Internacional

El Rallye Safari ya no es lo que era

El que antaño fuese el ejemplo máximo de dureza de los rallyes, celebró una edición caótica con muchos problemas deportivos y extradeportivos.

Renovarse o morir. El que antaño fuese considerado el rallye más duro del Mundial, el Rallye Safari de Kenia, celebró este fin de semana su 65º edición con un renovado formato mucho más corto y compacto.

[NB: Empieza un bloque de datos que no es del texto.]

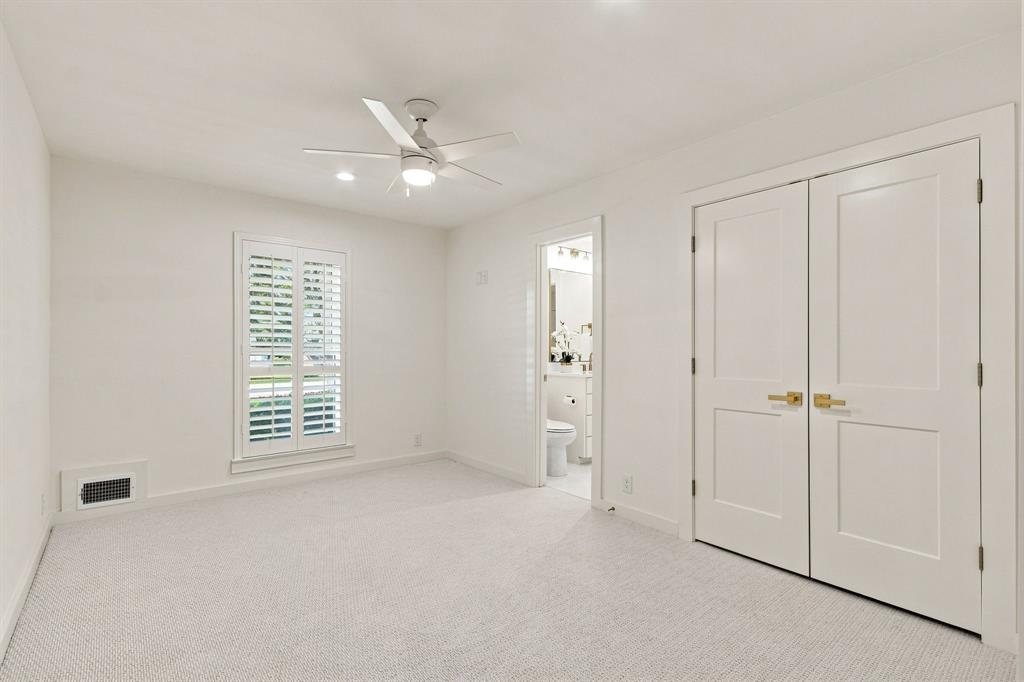 1409 Navaho Trail Property Photo 22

Con apenas 200 km cronometrados repartidos en dos etapas y nueve tramos – lejos de aquellos itinerarios de miles de kilómetros que obligan a los equipos mundialistas a preparar coches especiales para esta carrera – el Rallye Safari 2017 estuvo dominado por el finlandés afincado en Kenia, Tapio Laukkanen.

Este veterano ‘finlandés volador’, campeón del Nacional Británico de 1999, se hizo con la victoria en el rallye africano al volante de un Subaru WRX STI. La cita estuvo marcada por el caos organizativo, y es que durante los reconocimientos de los tramos un piloto participante fue atracado a punta de pista.

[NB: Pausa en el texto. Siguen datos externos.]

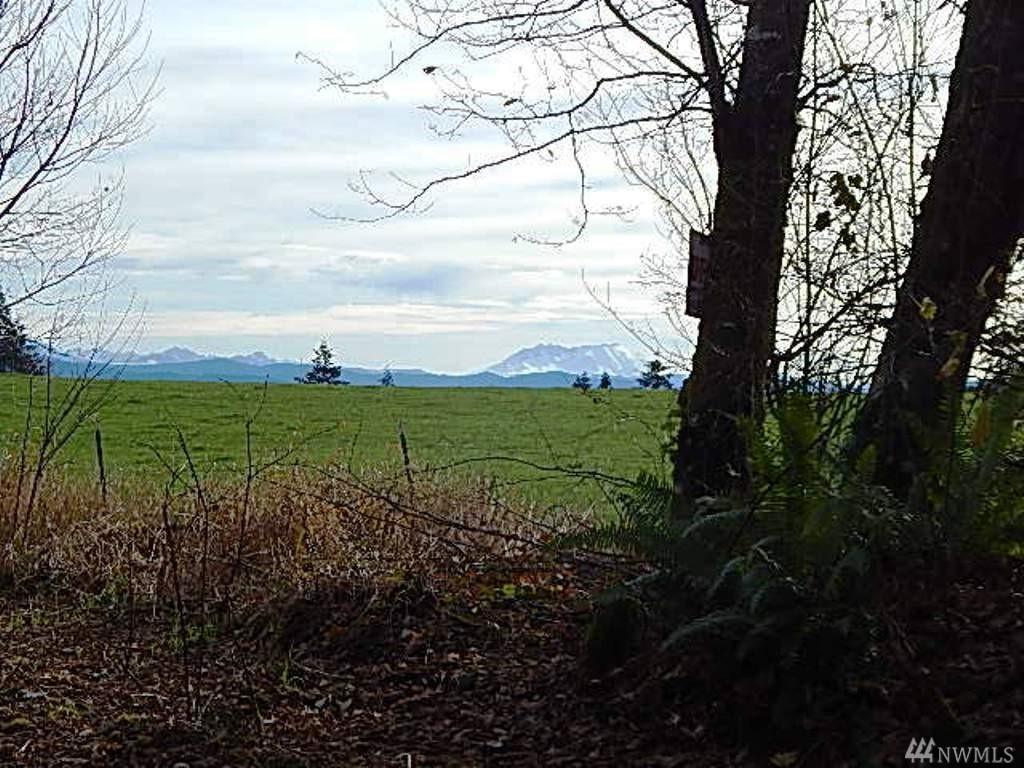 0 Burnt Ridge Rd - Photo 1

Tras este lamentable suceso, la confusión fue la tónica habitual de una prueba en la que en muchas de sus especiales los pilotos tuvieron dificultades para seguir el recorrido correcto. Además, el mítico tramo de Suswa – conocido por las grandes nubes de polvo en suspensión que generan sus tierras – tuvo que ser cancelado debido a las extremas condiciones de las pistas.

Laukkanen, que llegó a ceder tres minutos tras perderse en un tramo, se benefició del polvo que levantó y que retrasó a sus principales rivales. Tras el finlandés de Subaru finalizó segundo un clásico del Rallye Safari, el local Ian Duncan, completando el podio Carl Tundo tras sufrir un vuelco.